## WHAT YOU SHOULD DO
Could you copy out only the entries from the line with "Which sits higher" to the line with "4044 centimetres", swapping "advertising board" for "billboard" and changing nothing else?

## PROVIDED INFORMATION
------------------------------------------------------------
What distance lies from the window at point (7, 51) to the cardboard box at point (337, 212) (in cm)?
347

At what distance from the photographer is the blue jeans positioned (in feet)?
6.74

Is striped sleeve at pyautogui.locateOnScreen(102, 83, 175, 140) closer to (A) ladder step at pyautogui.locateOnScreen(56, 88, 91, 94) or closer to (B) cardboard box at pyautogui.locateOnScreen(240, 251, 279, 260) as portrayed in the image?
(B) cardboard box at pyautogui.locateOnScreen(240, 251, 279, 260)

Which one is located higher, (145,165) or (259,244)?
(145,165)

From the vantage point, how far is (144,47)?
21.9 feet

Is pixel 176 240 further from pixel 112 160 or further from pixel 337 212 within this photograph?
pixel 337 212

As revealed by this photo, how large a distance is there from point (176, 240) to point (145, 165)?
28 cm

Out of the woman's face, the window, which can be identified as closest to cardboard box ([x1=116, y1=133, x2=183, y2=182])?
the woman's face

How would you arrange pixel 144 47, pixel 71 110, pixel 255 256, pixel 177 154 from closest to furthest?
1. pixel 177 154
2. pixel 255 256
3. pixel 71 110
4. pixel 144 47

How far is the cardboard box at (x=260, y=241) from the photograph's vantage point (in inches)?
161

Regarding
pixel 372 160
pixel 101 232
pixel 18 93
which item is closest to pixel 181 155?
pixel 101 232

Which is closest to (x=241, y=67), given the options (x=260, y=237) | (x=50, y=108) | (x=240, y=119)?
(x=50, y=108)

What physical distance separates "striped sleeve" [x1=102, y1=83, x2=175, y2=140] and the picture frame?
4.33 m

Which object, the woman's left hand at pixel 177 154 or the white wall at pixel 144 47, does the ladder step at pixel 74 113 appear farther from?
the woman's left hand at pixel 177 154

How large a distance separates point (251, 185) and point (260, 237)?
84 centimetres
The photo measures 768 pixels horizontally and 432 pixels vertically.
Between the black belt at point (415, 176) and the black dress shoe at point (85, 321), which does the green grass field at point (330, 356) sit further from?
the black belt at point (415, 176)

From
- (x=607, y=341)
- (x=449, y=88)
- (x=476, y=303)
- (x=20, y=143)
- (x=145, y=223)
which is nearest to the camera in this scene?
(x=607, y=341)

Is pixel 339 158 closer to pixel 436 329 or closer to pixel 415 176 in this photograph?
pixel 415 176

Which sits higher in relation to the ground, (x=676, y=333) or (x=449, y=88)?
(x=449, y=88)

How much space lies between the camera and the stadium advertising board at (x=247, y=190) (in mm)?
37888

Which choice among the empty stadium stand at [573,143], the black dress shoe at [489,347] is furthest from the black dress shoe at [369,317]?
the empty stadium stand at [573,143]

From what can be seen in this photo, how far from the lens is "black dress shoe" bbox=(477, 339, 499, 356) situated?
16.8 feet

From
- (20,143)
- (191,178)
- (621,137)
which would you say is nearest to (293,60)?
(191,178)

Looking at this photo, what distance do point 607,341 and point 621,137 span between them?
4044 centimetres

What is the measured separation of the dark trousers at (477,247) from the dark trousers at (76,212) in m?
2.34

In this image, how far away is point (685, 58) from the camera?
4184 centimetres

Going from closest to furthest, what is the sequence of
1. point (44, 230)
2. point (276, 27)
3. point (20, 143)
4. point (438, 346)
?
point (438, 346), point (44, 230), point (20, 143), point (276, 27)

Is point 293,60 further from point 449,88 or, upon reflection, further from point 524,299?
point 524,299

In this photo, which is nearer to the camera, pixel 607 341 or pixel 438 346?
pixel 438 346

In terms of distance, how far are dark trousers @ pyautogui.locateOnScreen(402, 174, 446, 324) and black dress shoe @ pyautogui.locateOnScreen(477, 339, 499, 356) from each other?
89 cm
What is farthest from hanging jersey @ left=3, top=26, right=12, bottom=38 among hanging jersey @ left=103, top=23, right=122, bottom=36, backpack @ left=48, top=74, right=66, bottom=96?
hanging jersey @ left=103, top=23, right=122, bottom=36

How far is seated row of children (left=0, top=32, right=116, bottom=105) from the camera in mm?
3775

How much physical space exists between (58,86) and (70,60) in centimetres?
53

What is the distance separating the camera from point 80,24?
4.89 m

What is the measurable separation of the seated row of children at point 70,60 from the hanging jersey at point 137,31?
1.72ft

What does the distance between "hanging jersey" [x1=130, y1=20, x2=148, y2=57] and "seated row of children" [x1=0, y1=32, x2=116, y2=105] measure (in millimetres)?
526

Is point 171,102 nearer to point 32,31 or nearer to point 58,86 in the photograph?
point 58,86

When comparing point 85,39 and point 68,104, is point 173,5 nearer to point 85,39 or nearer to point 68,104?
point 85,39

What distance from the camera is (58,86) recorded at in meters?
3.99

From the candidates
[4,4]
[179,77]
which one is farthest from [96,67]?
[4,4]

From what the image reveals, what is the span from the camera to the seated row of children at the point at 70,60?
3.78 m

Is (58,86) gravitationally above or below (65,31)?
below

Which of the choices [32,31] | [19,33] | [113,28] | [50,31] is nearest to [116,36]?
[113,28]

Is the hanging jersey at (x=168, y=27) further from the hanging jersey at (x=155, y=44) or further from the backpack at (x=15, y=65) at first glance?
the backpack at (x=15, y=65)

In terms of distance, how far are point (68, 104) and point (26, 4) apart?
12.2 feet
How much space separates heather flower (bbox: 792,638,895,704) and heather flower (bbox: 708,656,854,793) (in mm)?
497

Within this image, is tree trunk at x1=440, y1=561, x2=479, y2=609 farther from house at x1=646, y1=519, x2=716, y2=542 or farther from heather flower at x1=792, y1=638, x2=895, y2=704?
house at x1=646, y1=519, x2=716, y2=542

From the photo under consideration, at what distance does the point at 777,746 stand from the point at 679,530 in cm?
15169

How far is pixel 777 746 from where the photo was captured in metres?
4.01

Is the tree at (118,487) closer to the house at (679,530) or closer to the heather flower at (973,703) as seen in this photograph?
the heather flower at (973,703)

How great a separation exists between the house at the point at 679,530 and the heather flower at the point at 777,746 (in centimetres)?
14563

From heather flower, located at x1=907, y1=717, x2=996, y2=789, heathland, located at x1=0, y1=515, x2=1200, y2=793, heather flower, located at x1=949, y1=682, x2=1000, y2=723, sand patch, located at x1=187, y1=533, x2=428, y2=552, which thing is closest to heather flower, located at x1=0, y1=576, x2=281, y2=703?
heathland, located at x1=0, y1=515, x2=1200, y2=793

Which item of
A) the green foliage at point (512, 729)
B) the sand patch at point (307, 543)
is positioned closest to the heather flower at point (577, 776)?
------------------------------------------------------------
## ANSWER TO THIS EXERCISE
Which sits higher in relation to the ground, (x=676, y=333) or (x=449, y=88)?
(x=449, y=88)

How much space lies between the camera and the stadium billboard at (x=247, y=190) (in mm)?
37888

Which choice among the empty stadium stand at [573,143], the black dress shoe at [489,347] is furthest from the black dress shoe at [369,317]?
the empty stadium stand at [573,143]

From what can be seen in this photo, how far from the lens is "black dress shoe" bbox=(477, 339, 499, 356) situated?
16.8 feet

From
- (20,143)
- (191,178)
- (621,137)
which would you say is nearest to (293,60)?
(191,178)

Looking at this photo, what distance do point 607,341 and point 621,137 span between them?
4044 centimetres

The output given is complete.